Usually these are small enough things to fit into a calendar week, and at the end of each project I'll be publishing a post like today's with expectations and achievements thus far.
What do I mean by that? It's going to be a server (initially – one of the Raspberry Pi systems in my home office) for collecting logs from the rest of my home office, automation, Unix Tutorial group and hosting/troubleshooting systems.
Main benefits of centralising logs are:
- easier and quicker access to logs – no need to log into each system
- greater flexibility reviewing logs – sometimes a quick grep across the same log on all the systems will reveal far more than looking at each individual log
- better understanding of fundamental issues – if something is too noisy with logs, this is usually a good thing: there are issues that need to be fixed, rather than alers to be muted or individual servers to be ignored
- easier analysis – you can forward all the logs into ELK (Elastic, Logstash, Kibana) setup to gain instant visualisation, etc
- robust incident response – sometimes issues are so sever that your servers go offline or disks fail or data gets lost. Having a copy of all the important logs stored elsewhere (on your centalised logs server) will be a great tool for incident response
Now, I'm also a DataDog user myself so I realise this mini-project is a reinvention of a whell in some ways, but it seems like both a fun way to spend a few geeky evenings and a great way to improve my RSyslog understanding which I need for other projects.

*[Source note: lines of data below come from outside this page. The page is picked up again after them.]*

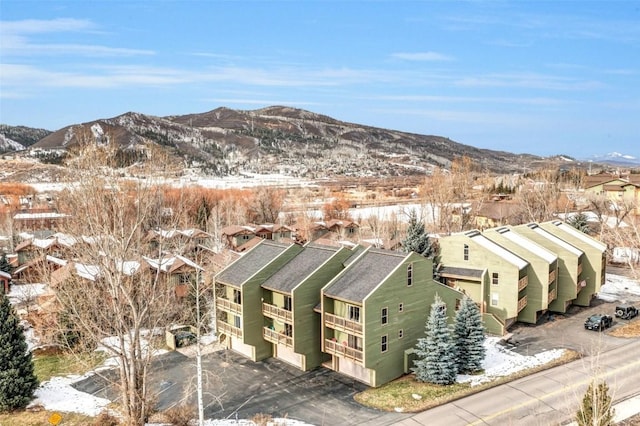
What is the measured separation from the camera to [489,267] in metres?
34.0

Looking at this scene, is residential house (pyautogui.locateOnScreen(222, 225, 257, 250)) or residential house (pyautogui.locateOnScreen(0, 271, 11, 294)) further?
residential house (pyautogui.locateOnScreen(222, 225, 257, 250))

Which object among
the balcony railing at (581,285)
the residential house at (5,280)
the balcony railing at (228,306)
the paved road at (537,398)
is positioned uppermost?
the balcony railing at (228,306)

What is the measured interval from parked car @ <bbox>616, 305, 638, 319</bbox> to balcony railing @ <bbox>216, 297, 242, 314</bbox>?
92.2 ft

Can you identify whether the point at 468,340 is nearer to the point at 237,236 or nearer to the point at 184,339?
the point at 184,339

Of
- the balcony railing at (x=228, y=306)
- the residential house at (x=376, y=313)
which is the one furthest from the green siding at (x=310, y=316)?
the balcony railing at (x=228, y=306)

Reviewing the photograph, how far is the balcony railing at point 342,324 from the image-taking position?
24.5 meters

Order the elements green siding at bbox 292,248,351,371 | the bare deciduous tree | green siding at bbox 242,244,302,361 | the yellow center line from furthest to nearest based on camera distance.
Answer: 1. green siding at bbox 242,244,302,361
2. green siding at bbox 292,248,351,371
3. the yellow center line
4. the bare deciduous tree

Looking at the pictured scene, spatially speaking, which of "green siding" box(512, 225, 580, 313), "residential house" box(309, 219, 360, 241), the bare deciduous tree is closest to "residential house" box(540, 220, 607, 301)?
"green siding" box(512, 225, 580, 313)

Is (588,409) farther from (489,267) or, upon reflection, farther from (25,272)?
(25,272)

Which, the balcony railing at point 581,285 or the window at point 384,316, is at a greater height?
the window at point 384,316

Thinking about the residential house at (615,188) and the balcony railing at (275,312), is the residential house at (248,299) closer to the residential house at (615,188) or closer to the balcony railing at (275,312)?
the balcony railing at (275,312)

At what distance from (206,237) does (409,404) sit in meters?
42.5

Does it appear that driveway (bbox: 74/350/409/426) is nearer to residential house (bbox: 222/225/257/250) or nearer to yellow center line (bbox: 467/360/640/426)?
yellow center line (bbox: 467/360/640/426)

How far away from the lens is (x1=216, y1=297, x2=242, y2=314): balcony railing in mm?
28894
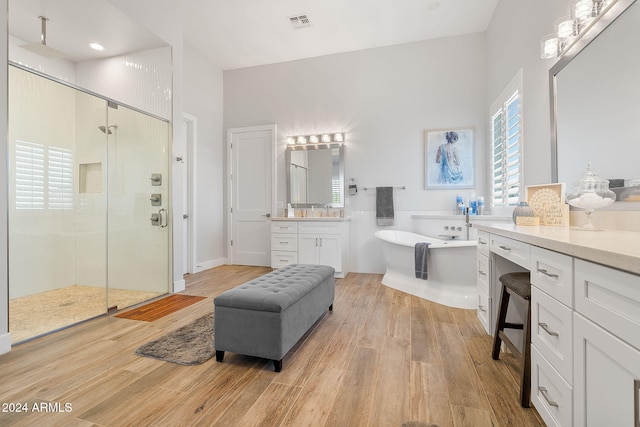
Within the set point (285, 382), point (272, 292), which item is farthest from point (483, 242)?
point (285, 382)

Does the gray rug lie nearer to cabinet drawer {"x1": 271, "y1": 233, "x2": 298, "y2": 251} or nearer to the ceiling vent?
cabinet drawer {"x1": 271, "y1": 233, "x2": 298, "y2": 251}

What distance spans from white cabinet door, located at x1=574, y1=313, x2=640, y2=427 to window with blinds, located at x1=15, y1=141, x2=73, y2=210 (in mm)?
3988

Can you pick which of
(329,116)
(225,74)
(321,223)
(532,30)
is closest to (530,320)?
(532,30)

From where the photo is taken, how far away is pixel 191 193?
4523 millimetres

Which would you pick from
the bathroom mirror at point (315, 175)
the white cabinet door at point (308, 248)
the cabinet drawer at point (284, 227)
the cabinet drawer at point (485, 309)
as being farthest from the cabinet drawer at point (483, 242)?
the cabinet drawer at point (284, 227)

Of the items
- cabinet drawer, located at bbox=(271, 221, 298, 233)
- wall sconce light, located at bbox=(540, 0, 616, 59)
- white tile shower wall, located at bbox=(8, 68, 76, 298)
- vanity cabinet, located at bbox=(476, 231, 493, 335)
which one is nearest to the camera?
wall sconce light, located at bbox=(540, 0, 616, 59)

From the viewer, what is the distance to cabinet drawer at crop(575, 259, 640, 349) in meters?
0.70

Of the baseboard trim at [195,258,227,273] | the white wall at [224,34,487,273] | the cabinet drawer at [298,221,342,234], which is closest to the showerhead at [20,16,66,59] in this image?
the white wall at [224,34,487,273]

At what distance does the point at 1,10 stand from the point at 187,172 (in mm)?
2633

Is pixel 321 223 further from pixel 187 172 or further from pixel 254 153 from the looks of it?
pixel 187 172

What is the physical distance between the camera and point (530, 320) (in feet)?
4.67

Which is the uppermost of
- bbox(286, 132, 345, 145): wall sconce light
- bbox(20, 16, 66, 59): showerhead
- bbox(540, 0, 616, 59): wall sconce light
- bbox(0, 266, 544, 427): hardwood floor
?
bbox(20, 16, 66, 59): showerhead

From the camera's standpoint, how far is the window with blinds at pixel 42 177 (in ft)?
9.04

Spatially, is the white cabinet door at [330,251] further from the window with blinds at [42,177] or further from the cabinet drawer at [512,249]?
the window with blinds at [42,177]
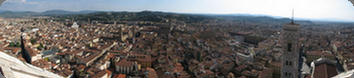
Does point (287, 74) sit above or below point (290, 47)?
below

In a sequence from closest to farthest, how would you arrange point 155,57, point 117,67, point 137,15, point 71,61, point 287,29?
point 287,29, point 117,67, point 71,61, point 155,57, point 137,15

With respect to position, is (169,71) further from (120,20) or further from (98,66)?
(120,20)

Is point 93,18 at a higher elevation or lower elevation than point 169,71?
higher

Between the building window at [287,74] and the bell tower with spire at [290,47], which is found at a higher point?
the bell tower with spire at [290,47]

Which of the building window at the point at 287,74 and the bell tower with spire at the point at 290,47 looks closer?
the bell tower with spire at the point at 290,47

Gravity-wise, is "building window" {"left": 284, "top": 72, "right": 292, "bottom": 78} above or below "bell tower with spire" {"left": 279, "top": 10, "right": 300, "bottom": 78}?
below

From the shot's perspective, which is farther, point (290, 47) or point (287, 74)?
point (287, 74)

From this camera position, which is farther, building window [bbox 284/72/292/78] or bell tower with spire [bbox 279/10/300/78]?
building window [bbox 284/72/292/78]

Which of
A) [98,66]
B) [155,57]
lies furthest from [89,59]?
[155,57]
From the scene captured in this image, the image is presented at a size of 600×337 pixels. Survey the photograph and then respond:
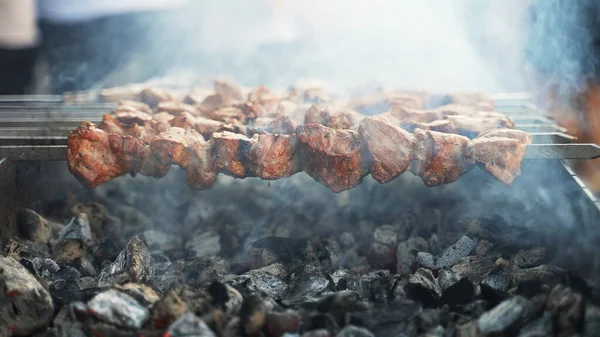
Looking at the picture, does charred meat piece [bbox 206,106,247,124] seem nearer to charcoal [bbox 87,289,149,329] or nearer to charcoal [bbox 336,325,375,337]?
charcoal [bbox 87,289,149,329]

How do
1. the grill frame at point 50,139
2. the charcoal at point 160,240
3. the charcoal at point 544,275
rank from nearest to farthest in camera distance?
the charcoal at point 544,275 < the grill frame at point 50,139 < the charcoal at point 160,240

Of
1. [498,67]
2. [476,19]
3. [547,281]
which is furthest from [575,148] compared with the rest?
[476,19]

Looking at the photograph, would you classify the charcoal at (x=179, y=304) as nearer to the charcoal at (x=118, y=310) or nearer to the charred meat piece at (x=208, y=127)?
the charcoal at (x=118, y=310)

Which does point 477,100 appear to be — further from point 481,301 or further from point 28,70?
point 28,70

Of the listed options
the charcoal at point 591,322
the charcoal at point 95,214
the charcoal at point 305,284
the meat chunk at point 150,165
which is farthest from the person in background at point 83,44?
the charcoal at point 591,322

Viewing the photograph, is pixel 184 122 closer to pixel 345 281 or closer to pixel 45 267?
pixel 45 267

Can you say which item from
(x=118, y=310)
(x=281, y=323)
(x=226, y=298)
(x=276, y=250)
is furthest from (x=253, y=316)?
(x=276, y=250)
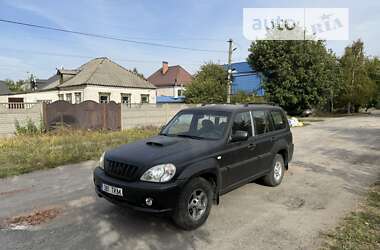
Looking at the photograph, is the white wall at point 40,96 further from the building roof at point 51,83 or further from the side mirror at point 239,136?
the side mirror at point 239,136

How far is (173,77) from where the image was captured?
52219 millimetres

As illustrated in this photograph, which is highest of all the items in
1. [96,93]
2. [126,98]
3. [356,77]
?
[356,77]

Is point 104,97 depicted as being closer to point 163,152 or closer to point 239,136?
point 239,136

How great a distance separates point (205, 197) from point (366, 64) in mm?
47296

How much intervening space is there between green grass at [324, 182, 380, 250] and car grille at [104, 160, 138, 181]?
2542 millimetres

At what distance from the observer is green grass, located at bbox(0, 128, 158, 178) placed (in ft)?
25.7

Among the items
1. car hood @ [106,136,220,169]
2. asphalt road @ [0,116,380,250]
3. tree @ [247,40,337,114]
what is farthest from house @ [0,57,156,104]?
car hood @ [106,136,220,169]

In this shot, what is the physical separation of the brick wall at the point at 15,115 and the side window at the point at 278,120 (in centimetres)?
1154

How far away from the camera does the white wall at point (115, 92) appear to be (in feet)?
83.6

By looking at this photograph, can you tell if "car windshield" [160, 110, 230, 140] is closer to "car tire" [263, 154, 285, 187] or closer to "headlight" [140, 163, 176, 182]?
"headlight" [140, 163, 176, 182]

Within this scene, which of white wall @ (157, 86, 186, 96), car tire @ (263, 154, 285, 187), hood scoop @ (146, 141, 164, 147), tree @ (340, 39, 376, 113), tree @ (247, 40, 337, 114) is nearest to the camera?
hood scoop @ (146, 141, 164, 147)

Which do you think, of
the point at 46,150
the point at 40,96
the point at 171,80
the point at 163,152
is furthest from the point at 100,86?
the point at 171,80

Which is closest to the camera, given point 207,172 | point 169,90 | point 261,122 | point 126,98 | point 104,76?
point 207,172

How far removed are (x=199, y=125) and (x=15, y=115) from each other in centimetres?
1132
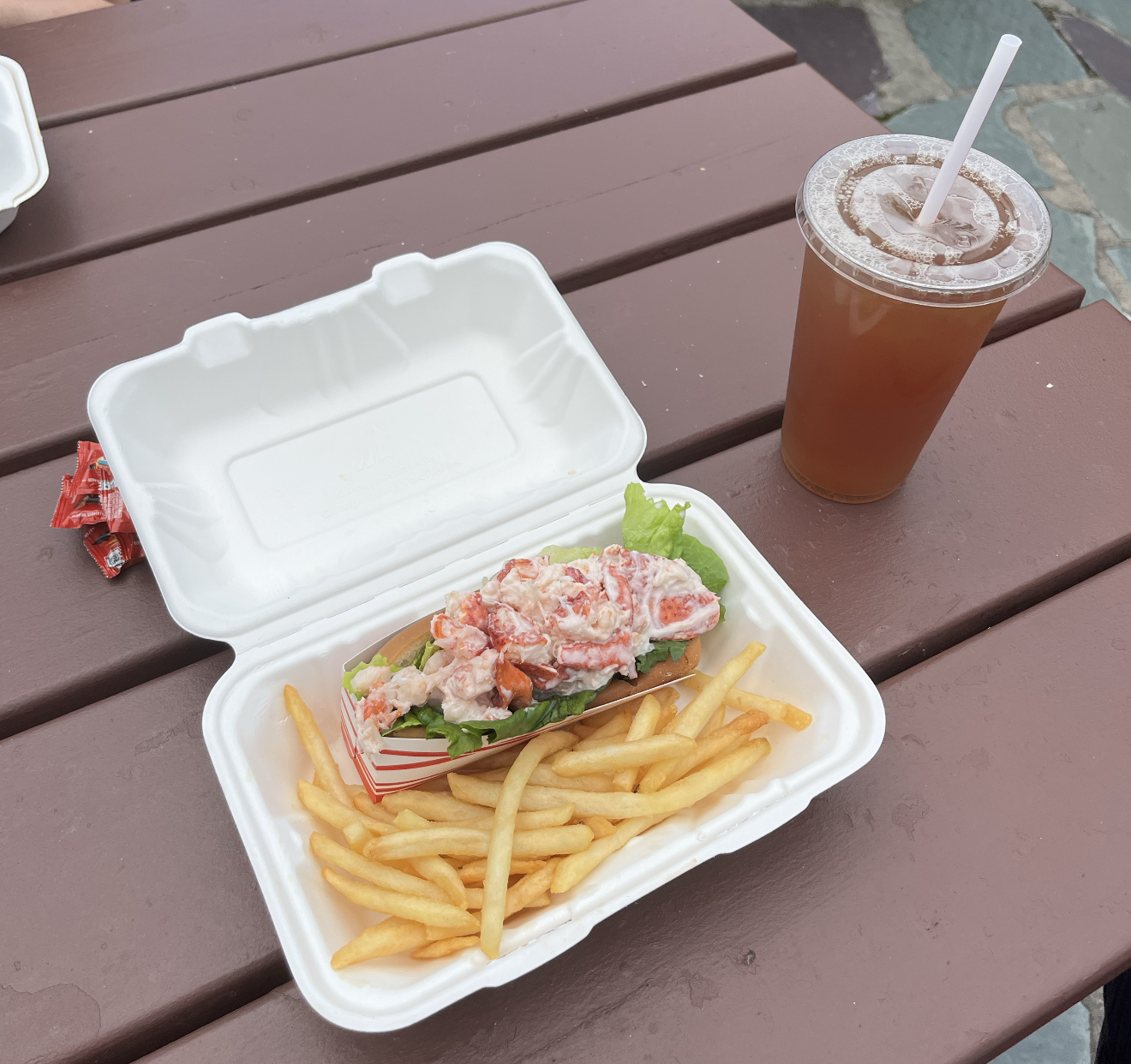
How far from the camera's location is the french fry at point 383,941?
1.00m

My Plan for Centalised RSyslog Setup
I'm doing the following so far, let me know if you think I'm missing a step or two:
- attach a USB stick to my Raspberry Pi for logs storage – always good to have logs on a separate filesystem, so if it gets 100% full you don't impact the root filesystem
- install rsyslog from standard Raspbian repos
- open external port on my Internet router and allow RSyslog traffic on it
- setup self-signed CA authority and generate keys/certs for RSyslog clients
- setup encryption for shipping logs safely (TLS) – wonder if this will be taking a serious toll on my Raspberry Pi's CPU
- configure RSyslog to create separate log file for each server
- update RSyslog on each of the monitored servers to ship logs to my home office log collector
- log each RSyslog client into separate hostname based file
- possibly take it even further and filter logs by application or message content
- setup real-time monitoring of syslog logs with grc colouriser
- write a bunch of Python scripts for assessing log volumes and predict storage requirements
I'll update this post when I'm done.